London Calling: PR and Media Across the Pond
PR Across the Pond
The crinkle of the Monday paper, rumble of phone conversations and the aromas of tea and coffee brewing. These are the sensations that kicked off a week in London with Highwire’s sister agency Brands2Life.
The similarities between Highwire and Brands2Life are many. We are both independent agencies with a focus on storytelling, teams, education and results. My Monday morning started with a office huddle where the agency founders fired up the team for the week ahead. I also had the opportunity to witness the month’s Impact Coverage meeting, where teams across the agency shared successful campaigns for a chance to win a prize. My favorites, an app built for a client launch and a successful newsjack, which resulted in broadcast coverage for old data. This reminded me of how Highwire recognizes its teams with team dinner celebrations and “High Fives”—in which individual and team efforts are praised.
As for the differences, most noticeable was the time zone advantage. In San Francisco, mornings are a juggling act with team’s catching up on email and news while simultaneously trying to connect with reporters. While this also holds true in London, the time zone made their mornings feel a bit more luxurious. I found the team’s morning news dissection huddles to be particularly amazing. Communication also differed. In the U.S., with teams across various time zones, we rely heavily on Skype, Slack, HipChat and BlueJeans to connect. In London, with the entire team in one office interactions happen at desks instead of over screens.
No matter the market, PR is the same at its core. Everyone is focused on telling a compelling story. We all place a big focus on relationships and spend our time connecting with reporters. We also all rely heavily on the creative power of bringing minds together. Brainstorms are when the best ideas are created, from unique takes on survey data to interactive elements like pop-up events that give target audiences an experience. One great example, is the high-speed selfie campaign that recently won the Brands2Life team PR Week’s award for technology campaign of the year—congrats!

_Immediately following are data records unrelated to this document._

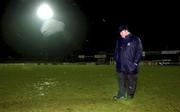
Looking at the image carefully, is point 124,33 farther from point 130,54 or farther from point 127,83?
point 127,83

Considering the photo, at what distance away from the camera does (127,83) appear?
9492 millimetres

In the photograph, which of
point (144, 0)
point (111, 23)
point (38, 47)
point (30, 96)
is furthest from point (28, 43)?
point (30, 96)

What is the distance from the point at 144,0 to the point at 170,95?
33.4 m

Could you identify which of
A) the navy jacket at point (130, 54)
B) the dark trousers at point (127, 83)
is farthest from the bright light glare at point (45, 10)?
the navy jacket at point (130, 54)

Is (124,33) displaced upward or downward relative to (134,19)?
downward

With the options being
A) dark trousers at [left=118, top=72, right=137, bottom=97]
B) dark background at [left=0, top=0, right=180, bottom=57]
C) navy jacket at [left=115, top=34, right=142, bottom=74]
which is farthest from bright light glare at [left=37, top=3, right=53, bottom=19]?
navy jacket at [left=115, top=34, right=142, bottom=74]

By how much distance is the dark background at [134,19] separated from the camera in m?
42.9

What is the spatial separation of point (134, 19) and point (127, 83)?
1401 inches

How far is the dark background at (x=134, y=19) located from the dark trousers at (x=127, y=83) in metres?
31.0

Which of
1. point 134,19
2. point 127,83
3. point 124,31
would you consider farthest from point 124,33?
point 134,19

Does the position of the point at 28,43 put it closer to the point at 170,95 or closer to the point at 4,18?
the point at 4,18

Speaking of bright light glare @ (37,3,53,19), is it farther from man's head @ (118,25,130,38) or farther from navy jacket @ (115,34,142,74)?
navy jacket @ (115,34,142,74)

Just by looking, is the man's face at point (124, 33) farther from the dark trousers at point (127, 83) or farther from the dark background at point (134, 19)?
the dark background at point (134, 19)

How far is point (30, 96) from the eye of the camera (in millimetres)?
10859
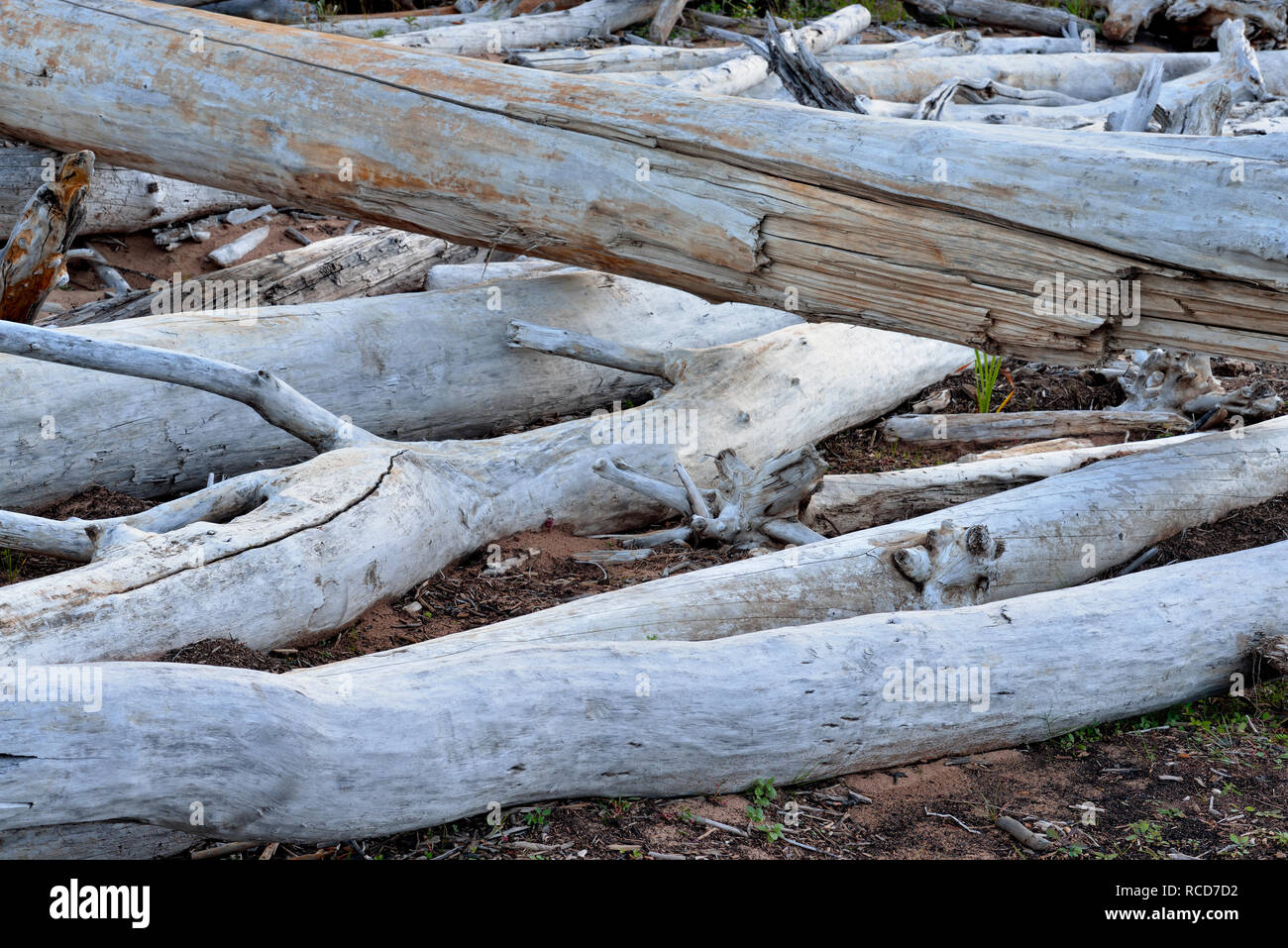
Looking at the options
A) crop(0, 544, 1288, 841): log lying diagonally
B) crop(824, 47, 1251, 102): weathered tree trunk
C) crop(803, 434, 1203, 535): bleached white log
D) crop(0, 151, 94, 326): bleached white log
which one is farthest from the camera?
crop(824, 47, 1251, 102): weathered tree trunk

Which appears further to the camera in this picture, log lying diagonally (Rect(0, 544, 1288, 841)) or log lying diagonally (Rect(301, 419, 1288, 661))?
log lying diagonally (Rect(301, 419, 1288, 661))

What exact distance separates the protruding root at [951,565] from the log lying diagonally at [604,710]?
1.25 ft

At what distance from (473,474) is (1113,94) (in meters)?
7.63

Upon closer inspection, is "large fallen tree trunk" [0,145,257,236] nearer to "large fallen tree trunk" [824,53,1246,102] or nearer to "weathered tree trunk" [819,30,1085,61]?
"large fallen tree trunk" [824,53,1246,102]

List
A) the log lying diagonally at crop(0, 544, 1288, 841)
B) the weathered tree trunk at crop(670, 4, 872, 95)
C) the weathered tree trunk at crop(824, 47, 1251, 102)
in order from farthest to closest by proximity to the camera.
Result: the weathered tree trunk at crop(824, 47, 1251, 102) < the weathered tree trunk at crop(670, 4, 872, 95) < the log lying diagonally at crop(0, 544, 1288, 841)

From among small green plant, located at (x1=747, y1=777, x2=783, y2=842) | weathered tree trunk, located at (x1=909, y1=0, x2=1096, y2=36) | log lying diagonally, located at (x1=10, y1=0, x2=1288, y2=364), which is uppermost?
weathered tree trunk, located at (x1=909, y1=0, x2=1096, y2=36)

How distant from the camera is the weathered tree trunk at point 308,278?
17.6 ft

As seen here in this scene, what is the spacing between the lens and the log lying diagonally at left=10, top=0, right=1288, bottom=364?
150 inches

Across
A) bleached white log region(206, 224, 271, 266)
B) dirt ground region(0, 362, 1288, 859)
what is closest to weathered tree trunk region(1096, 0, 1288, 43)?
bleached white log region(206, 224, 271, 266)

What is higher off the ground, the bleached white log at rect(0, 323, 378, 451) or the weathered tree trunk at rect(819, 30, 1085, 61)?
the weathered tree trunk at rect(819, 30, 1085, 61)

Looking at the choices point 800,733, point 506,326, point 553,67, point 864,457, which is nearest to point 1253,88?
point 864,457

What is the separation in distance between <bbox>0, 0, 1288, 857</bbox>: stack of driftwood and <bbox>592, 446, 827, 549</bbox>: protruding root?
0.05 ft

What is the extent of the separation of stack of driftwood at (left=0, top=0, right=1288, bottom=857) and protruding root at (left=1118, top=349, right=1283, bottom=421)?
0.03 metres

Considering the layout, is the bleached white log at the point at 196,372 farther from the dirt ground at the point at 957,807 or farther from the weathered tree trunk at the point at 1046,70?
the weathered tree trunk at the point at 1046,70
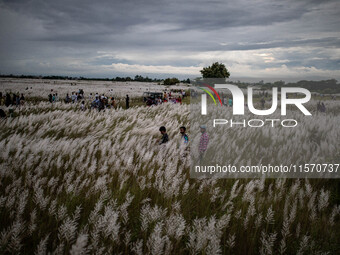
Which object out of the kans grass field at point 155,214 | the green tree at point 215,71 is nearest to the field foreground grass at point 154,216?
the kans grass field at point 155,214

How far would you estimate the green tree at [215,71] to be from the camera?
239ft

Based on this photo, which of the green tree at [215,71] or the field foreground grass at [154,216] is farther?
the green tree at [215,71]

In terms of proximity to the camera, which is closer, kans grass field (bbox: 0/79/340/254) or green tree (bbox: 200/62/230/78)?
kans grass field (bbox: 0/79/340/254)

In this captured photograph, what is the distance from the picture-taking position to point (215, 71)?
73875mm

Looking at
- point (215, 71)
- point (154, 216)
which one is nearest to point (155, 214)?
point (154, 216)

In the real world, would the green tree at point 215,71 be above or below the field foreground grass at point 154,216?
above

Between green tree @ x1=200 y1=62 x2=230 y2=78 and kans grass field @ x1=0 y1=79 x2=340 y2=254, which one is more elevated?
green tree @ x1=200 y1=62 x2=230 y2=78

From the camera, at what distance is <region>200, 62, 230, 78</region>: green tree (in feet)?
239

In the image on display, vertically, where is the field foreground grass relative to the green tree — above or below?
below

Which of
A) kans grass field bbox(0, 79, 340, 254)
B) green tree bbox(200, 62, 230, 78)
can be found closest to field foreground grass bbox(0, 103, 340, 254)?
kans grass field bbox(0, 79, 340, 254)

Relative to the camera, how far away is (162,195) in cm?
361

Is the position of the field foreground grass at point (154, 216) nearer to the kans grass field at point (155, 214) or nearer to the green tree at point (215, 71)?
the kans grass field at point (155, 214)

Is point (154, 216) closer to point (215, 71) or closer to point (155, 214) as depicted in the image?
point (155, 214)

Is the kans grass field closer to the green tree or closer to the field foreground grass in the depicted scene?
the field foreground grass
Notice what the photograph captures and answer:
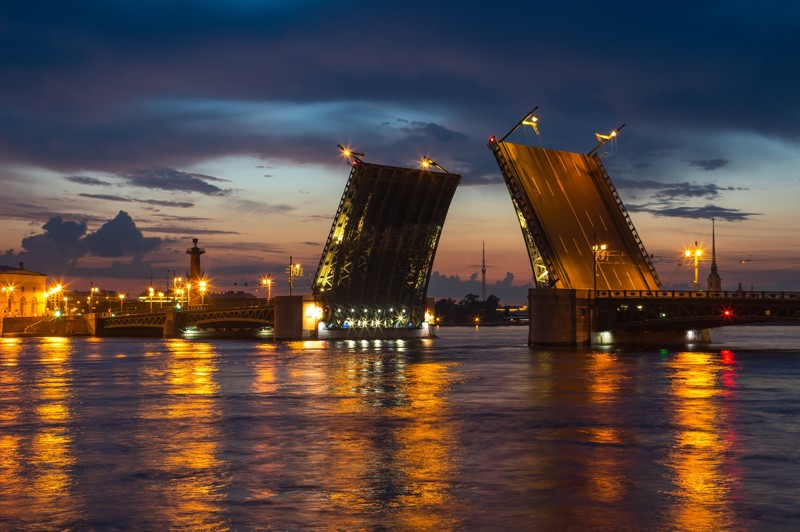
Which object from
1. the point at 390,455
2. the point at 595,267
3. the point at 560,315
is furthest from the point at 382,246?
the point at 390,455

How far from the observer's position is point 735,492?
14.4m

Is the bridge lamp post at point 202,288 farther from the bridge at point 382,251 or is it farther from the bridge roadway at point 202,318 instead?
the bridge at point 382,251

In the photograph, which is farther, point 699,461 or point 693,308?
point 693,308

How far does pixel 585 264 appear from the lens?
7825 centimetres

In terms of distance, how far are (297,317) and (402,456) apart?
79.3 m

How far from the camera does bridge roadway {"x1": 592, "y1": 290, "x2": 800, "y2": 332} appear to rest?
73.8 m

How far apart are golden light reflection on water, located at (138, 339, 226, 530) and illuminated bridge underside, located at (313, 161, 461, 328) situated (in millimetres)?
42814

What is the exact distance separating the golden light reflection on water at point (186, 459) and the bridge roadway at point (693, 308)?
4637 centimetres

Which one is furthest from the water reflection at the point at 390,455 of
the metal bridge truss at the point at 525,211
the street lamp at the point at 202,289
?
the street lamp at the point at 202,289

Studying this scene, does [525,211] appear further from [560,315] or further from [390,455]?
[390,455]

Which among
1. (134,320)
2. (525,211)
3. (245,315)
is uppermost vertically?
(525,211)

During my time in London, I was lucky enough to help one of the consumer teams think of new ideas for a campaign targeting business travelers. We spent an hour thinking about our own traveling experiences and putting together ideas to help the client standout—airport concierge anyone?
The biggest PR difference is the strategy behind campaigns. There seems to be a bigger integration between marketing, advertising and PR than in the States. I noticed teams developing advertising campaigns hand-in-hand with the PR narratives that would support them.
Press and Events
By far, my favorite part about London was the people! I loved getting to meet our agency partners, witnessing media relations rockstars in action, and connecting with local clients and press. For instance, attending OSCON showed me how truly awesome and powerful Raspberry Pi is thanks to IBM’s Node Red. Plus the technical session on microservices was surprisingly easy to follow.
I also got the opportunity to meet with Kadhim Shubber of The Financial Times (FT) and Ingrid Lunden of TechCrunch. Both are incredible reporters and people. With Kadhim, I discussed the impact of Brexit on the London Fintech market. The biggest concern for him is VC investment given how much money comes from outside investors. I also got some pitching advice: all FT employees around the world adhere to a noon UK deadline for stories. Remember that next time you before you pick up the phone.
As for Ingrid, her range of coverage is broad. She’s interested in following the money. In regards to AI, she wants to dive into the new cases that are highlighting its power. From a pitching perspective, she’s OK with follow-up emails as her inbox is always overflowing and mentioned to check in with her as she probably missed your first email.